Essa linha de estudos que desenvolvo encontra um antecedente em minha
atuação desde
1986 como docente de História da Arquitetura e depois do Paisagismo e
da Paisagem, e ampara-se, de certa forma, em minha atividade anterior
na área de artes e de arte-educação. A pesquisa dá continuidade a
estudos que tiveram origem no mestrado
(A Herança da Paisagem,
1985-1993) e no doutorado (As Sombras
da Floresta. Vegetação, Paisagem e Cultura
no Brasil, 1994-1999). Assim, embora ela esteja vinculada ao
grupo Paisagem, Cidade, História, articula-se com o projeto Paisagens
Vivenciadas, incluindo procedimentos experimentais e existenciais no
percurso indagativo docente.
É um estudo exploratório das heranças, das sensibilidades e dos
ideários na apreciação e transformação das paisagens e na constituição
de um campo de atuação profissional designado como paisagismo ou
arquitetura da paisagem. Adota-se uma perspectiva de longa duração a
partir de recortes temáticos que contribuam para colocar em discussão
as categorias que organizam as narrativas. Indaga-se sobre a construção
histórica da noção moderna de paisagem e natureza e da noção
contemporânea de natureza e ambiente, em uma perspectiva crítica dos
nexos culturais que se estabelecem ou se omitem no processo de sua
produção. A paisagem, as áreas naturais e o espaço projetado (em
especial os jardins), são entendidos como elaboração cultural, que
mobilizam representações, sensibilidades e conhecimentos complexos em
sua constituição, construção e transformação, e que não podem ser
pensados de modo autônomo ao ambiente em que existem. Essa produção é
confrontada com a produção social da paisagem, para estabelecer uma
perspectiva crítica do paisagismo.
Acesse no menu lateral esquerdo os estudos temáticos desenvolvidos
nesta linha de investigações.
Contribuiu para a fundação em 2003 da Linha de Pesquisa Paisagem e
Ambiente: Base Documental e Sistemas
Interpretativos do Curso de
Pós-Graduação da FAU, absorvida na reestruturação de 2007 na Linha Paisagem e Sociedade.

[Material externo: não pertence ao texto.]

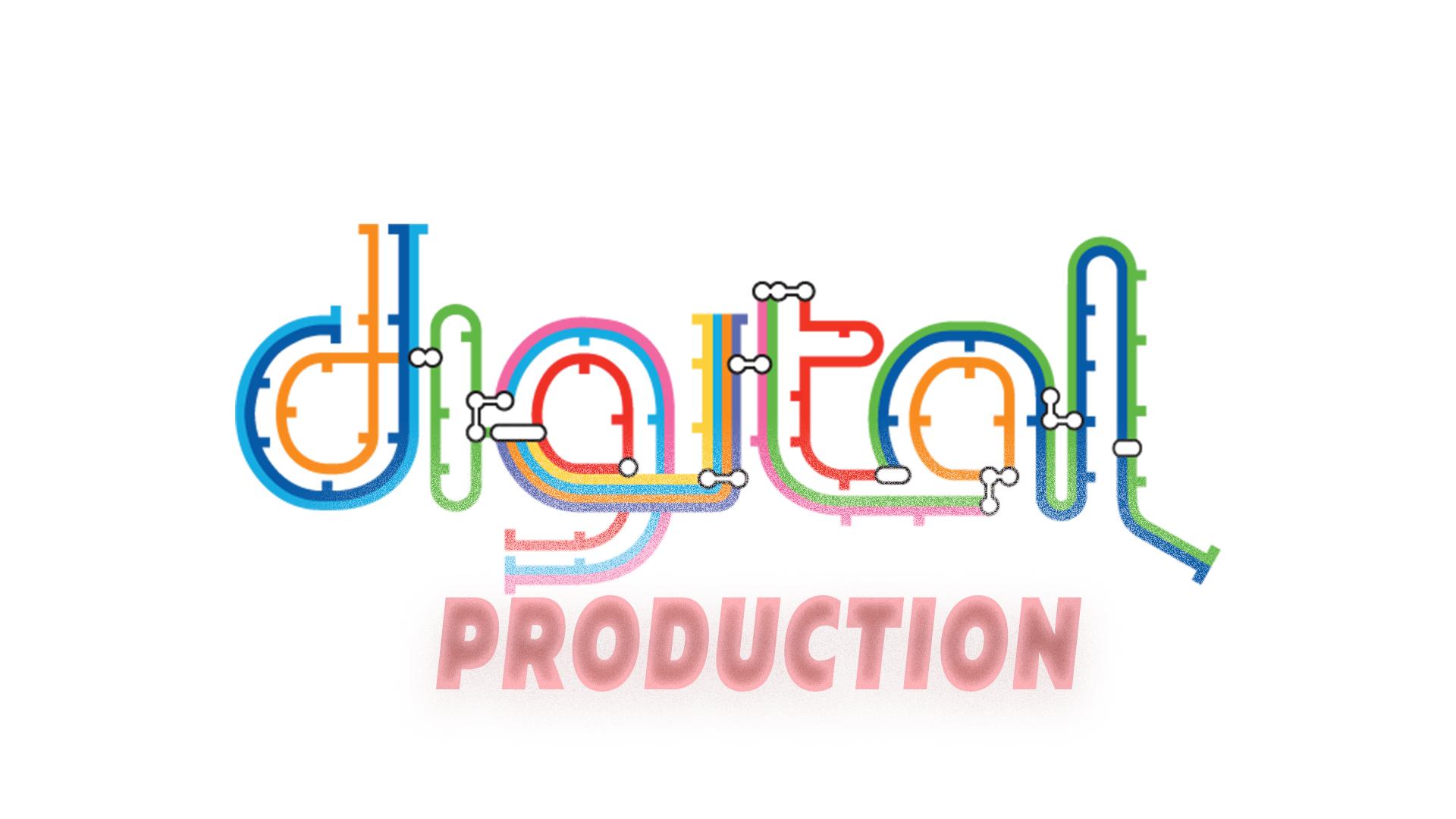 Logo Digital Prod
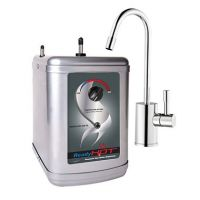 Ready Hot Stainless Steel Hot Water Dispenser System - Includes Chrome Single Lever Faucet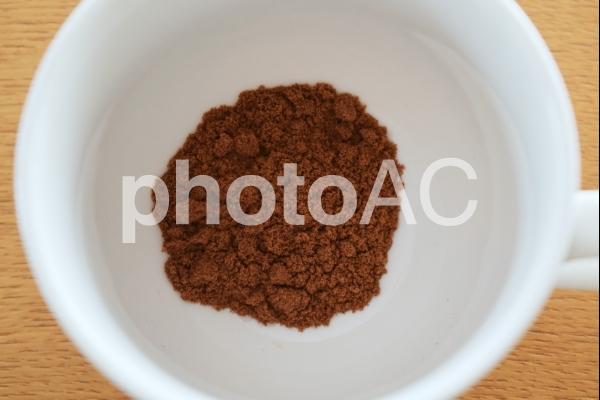 粉末のココアの写真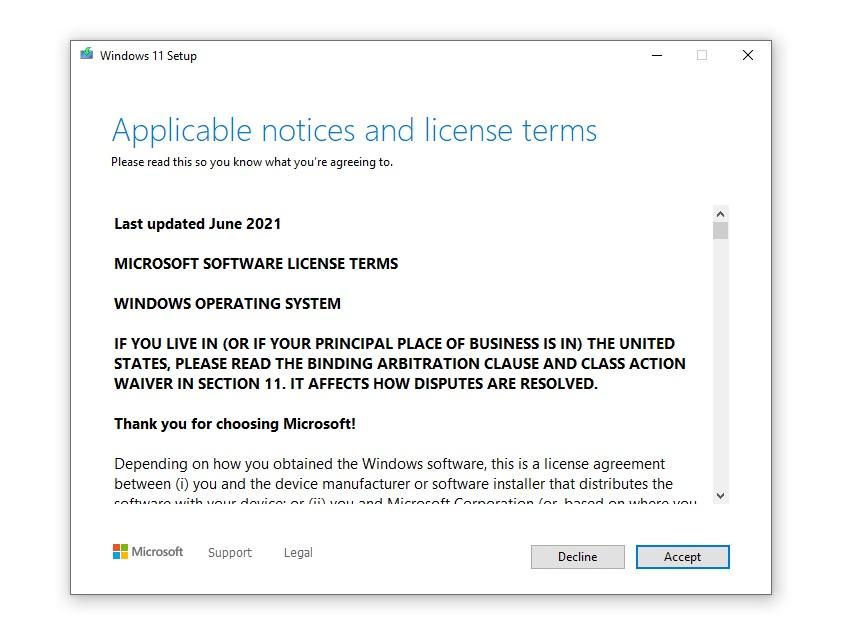 Windows 11 agreement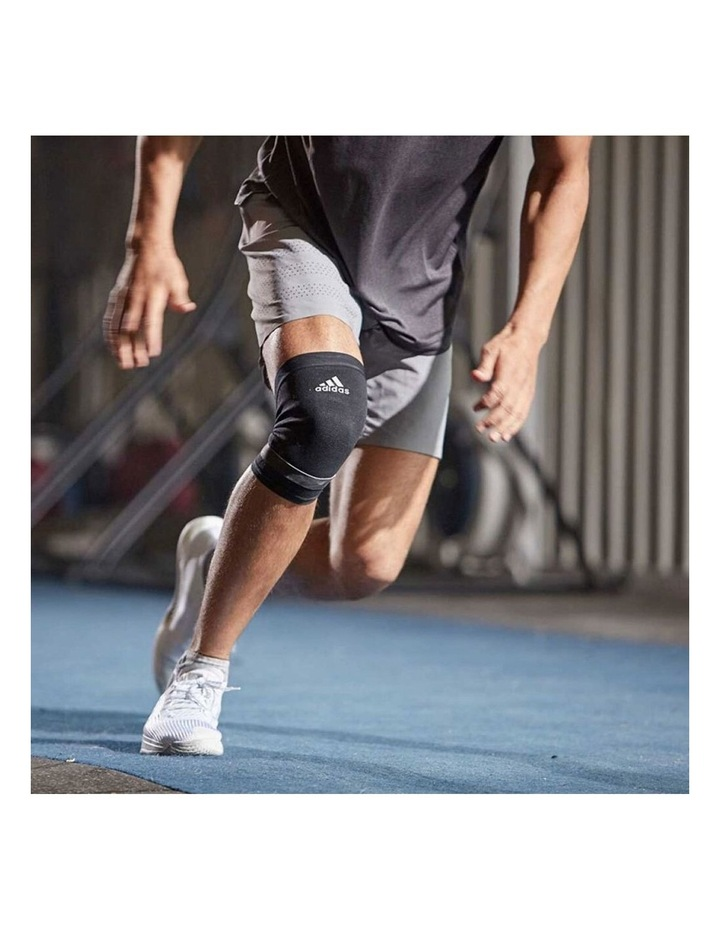 Performance Knee Support - S image 7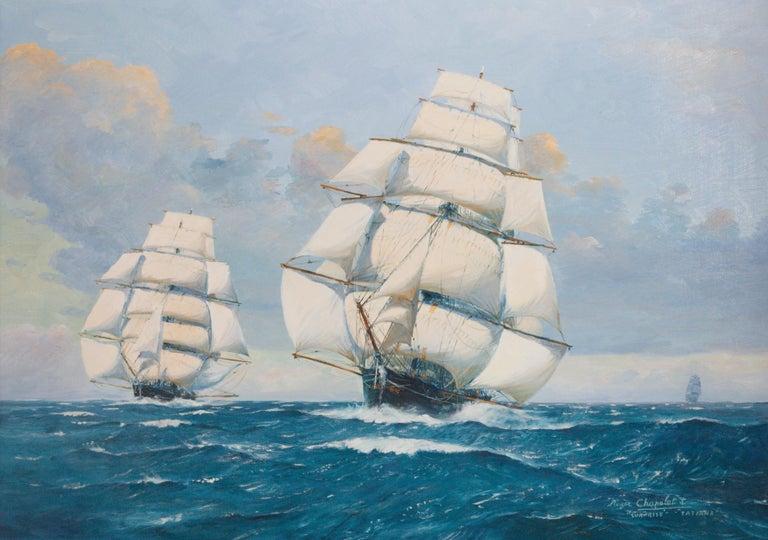 (1903-). Oil on canvas. 36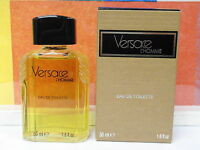 Vintage Old Formula Versace L'homme 1.6 Fl Oz / 50 Ml Splash In Box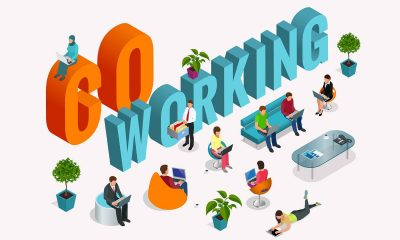 Does Coworking Challenge Traditional Offices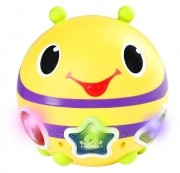 Bola Interativa Roll e Chase Bumble Bee - Bright Starts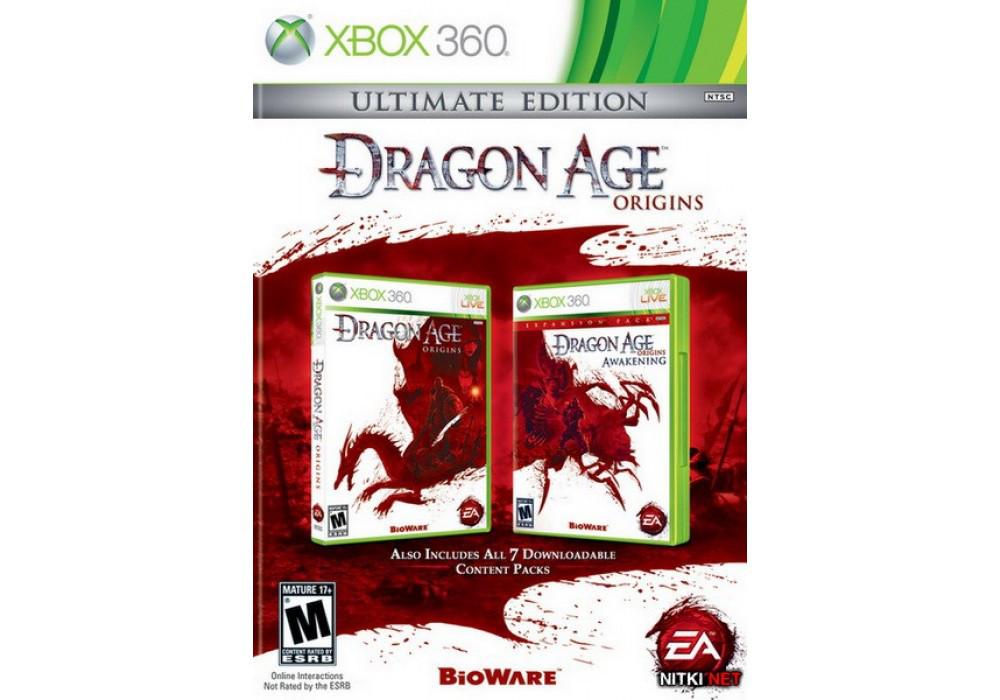 Dragon Age: Ultimate Edition (некоторые DLC на русском языке. Необходим оригинальный Dragon Age)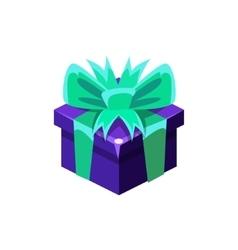 Dark Blue Gift Box With Present Decorative vector image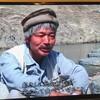 中村哲さん「武器ではなく命の水を」再放送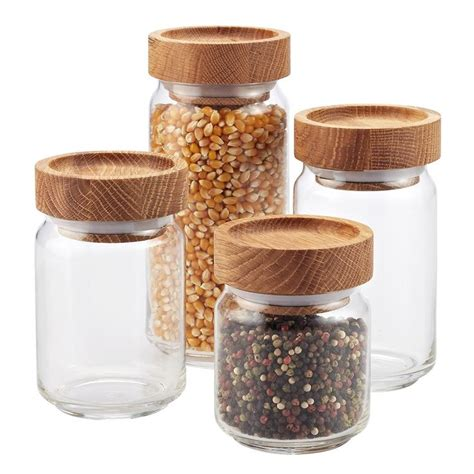 Glass Canisters Kitchen by 25 Best Glass Canisters Ideas On Bulk Food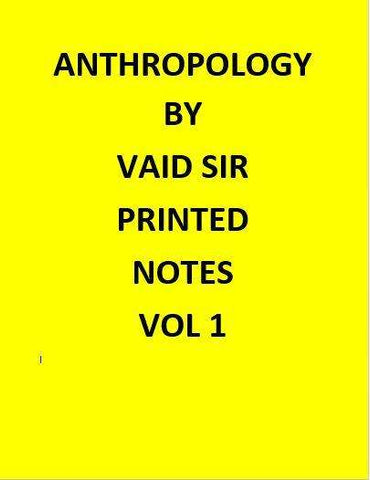 Anthropology optional Printed  Notes – Vaid's Sir-English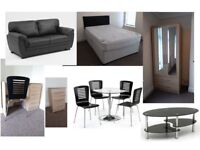 HMO furniture package. 3 bedrooms + living room. Excellent condition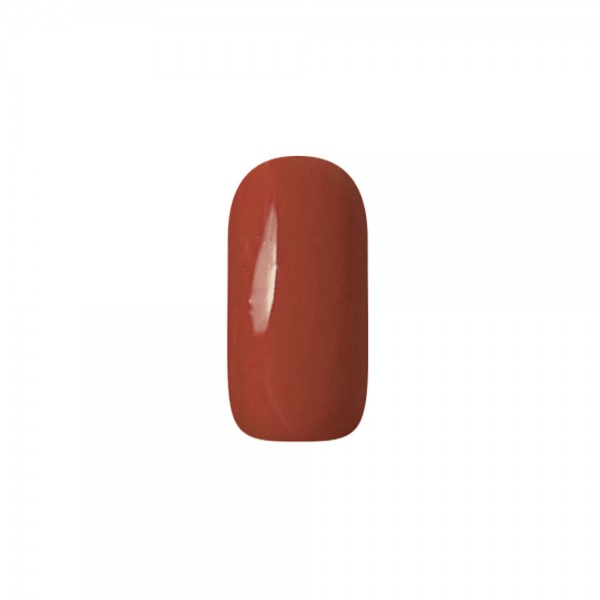 abc nailstore stamping lacquer red red wine #138, 7 ml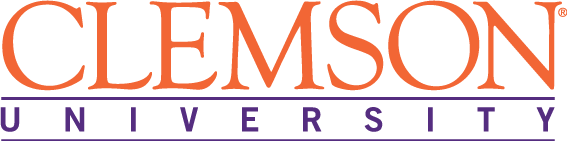Clemson University – Top 30 Most Affordable Master's in Human Resources Degrees Online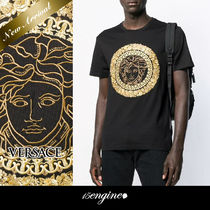 COOL☆Medusa Embroidery Tシャツ☆VERSACE
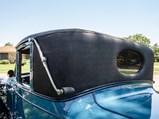 1927 Lincoln Model L Coupe  - $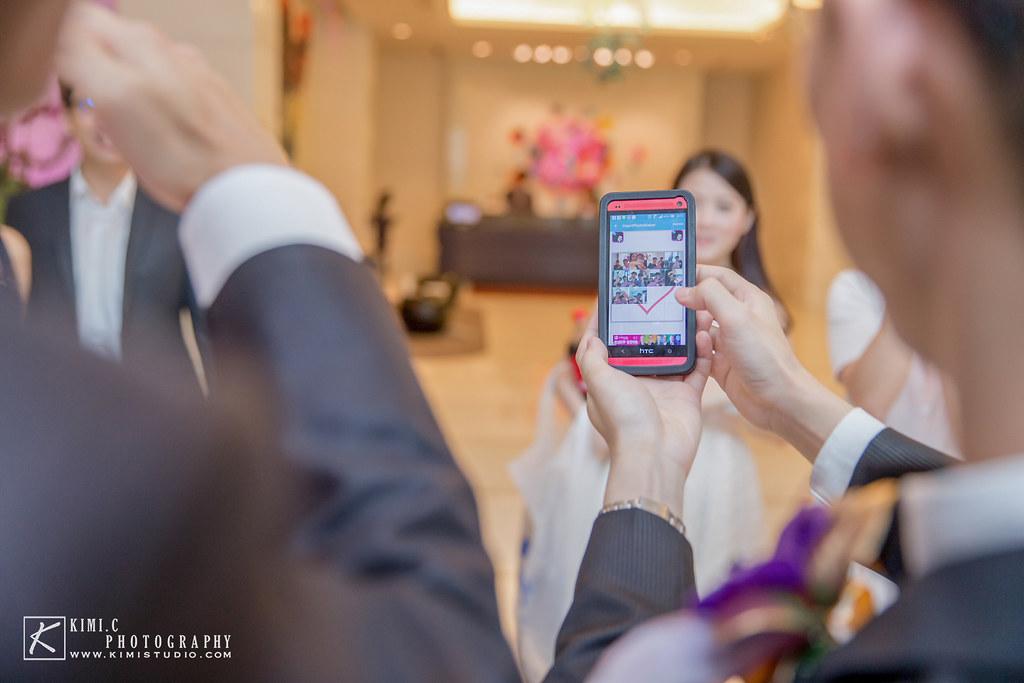 2015.05.24 Wedding Record-036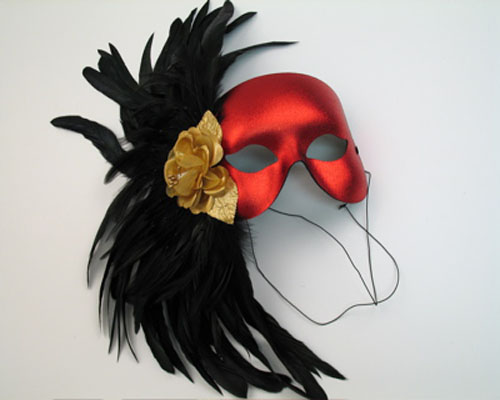 Masquerade Ball Masks – Buy Masquerade Masks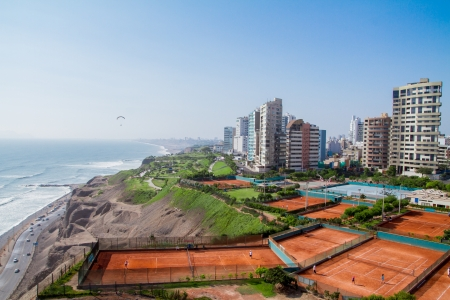 miraflores: View of Miraflores Park, Lima - Peru Stock Photo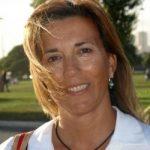 Teresa Botelho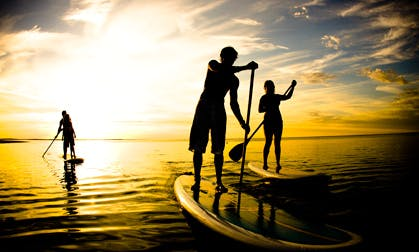 Paddleboard Rental in 2 Snow Hill, Maryland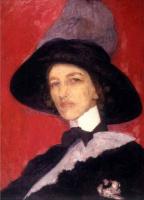 Елизавета Сергеевна Кругликова. Автопортрет.  1910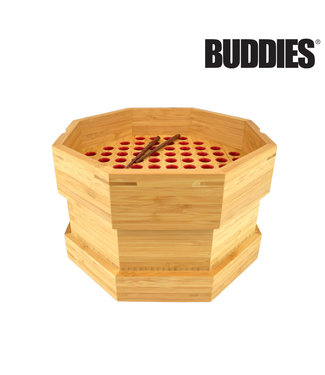 Buddies Buddies Bump Box Wooden Cone Filler 98 Special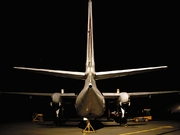 Fokker F-27 Friendship/Troopship (C-27/C-31/F-227)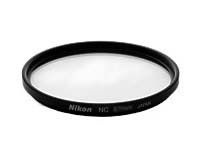 Nikon NC 77mm Neutral Colour Filter Photo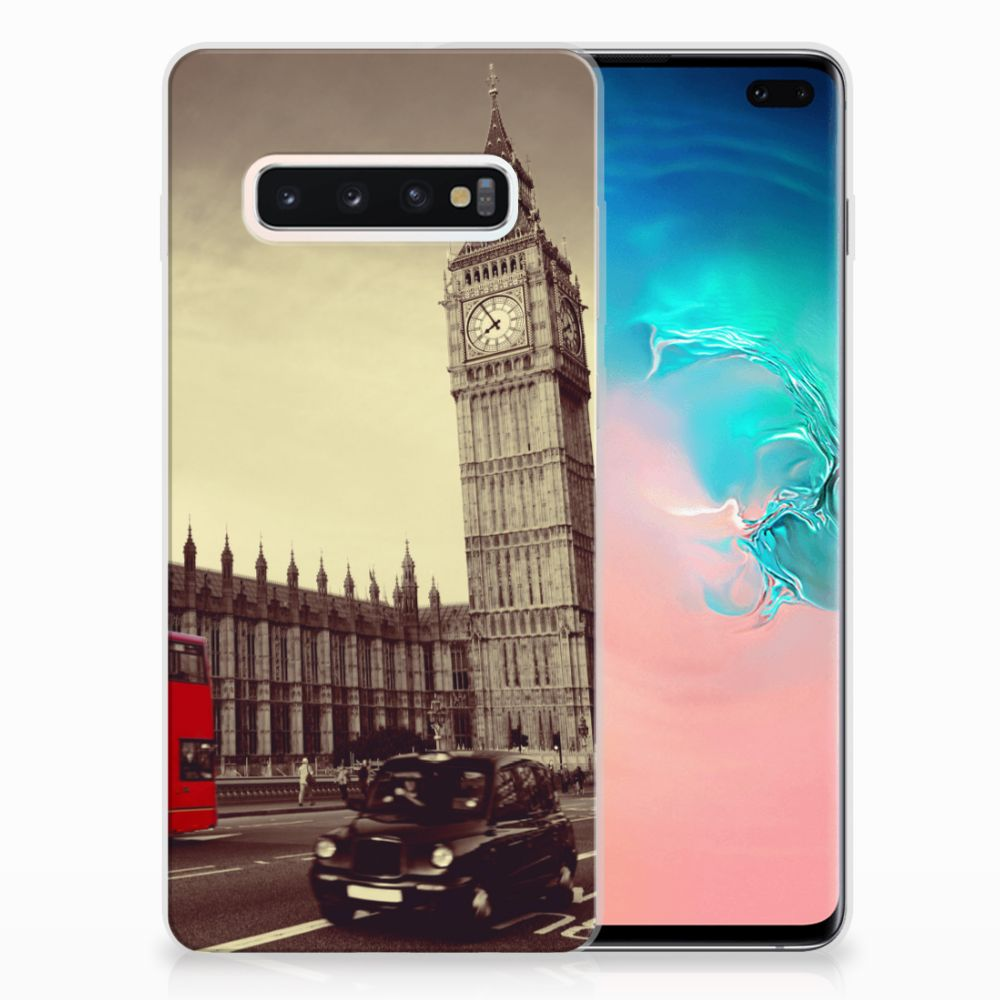 Samsung Galaxy S10 Plus Siliconen Back Cover Londen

O questionamento de método que implica convergiu
na criação de uma rede de articulação de pesquisas (ENEPEA 2004, 2006),
que embora não tenha prosperado na forma esperada estabeleceu um maior
contato entre núcleos de pesquisa e contribuiu depois para a criação do
Grupo
de pesquisa Paisagem, Cidade e
História
(FFLCH USP/FAU USP; CNPQ, 2004) com os professores Hugo
Segawa e Ana Paula Megiani, que reúne pesquisadores do AUP,
AUH da FAU, da FFLCH, Museu Paulista e EESC. Desde 2003 esse grupo de
pesquisa desdobra sistematicamente os estudos em disciplinas oferecidas
no programa e Pós-Graduação da FAU, a entre 2006 e 2008 no Programa de
Pós-Graduação da FFLCH, tendo gerado já vários
artigos e alguns capítulos de livros e atividades de extensão. Algumas
dessas publicações estão disponíveis na seção Banco de Dados da
Espiral.
Em 2009 realizamos nesse Grupo de Pesquisa a curadoria da exposição
Paisagens Colecionadas – Acervo Mário de Andrade no Instituto de
estudos Brasileiros -IEB USP, curadoria dos Professores Euler
Sandeville, Hugo Segawa, Ana Paula Megiani, entre outras atividades.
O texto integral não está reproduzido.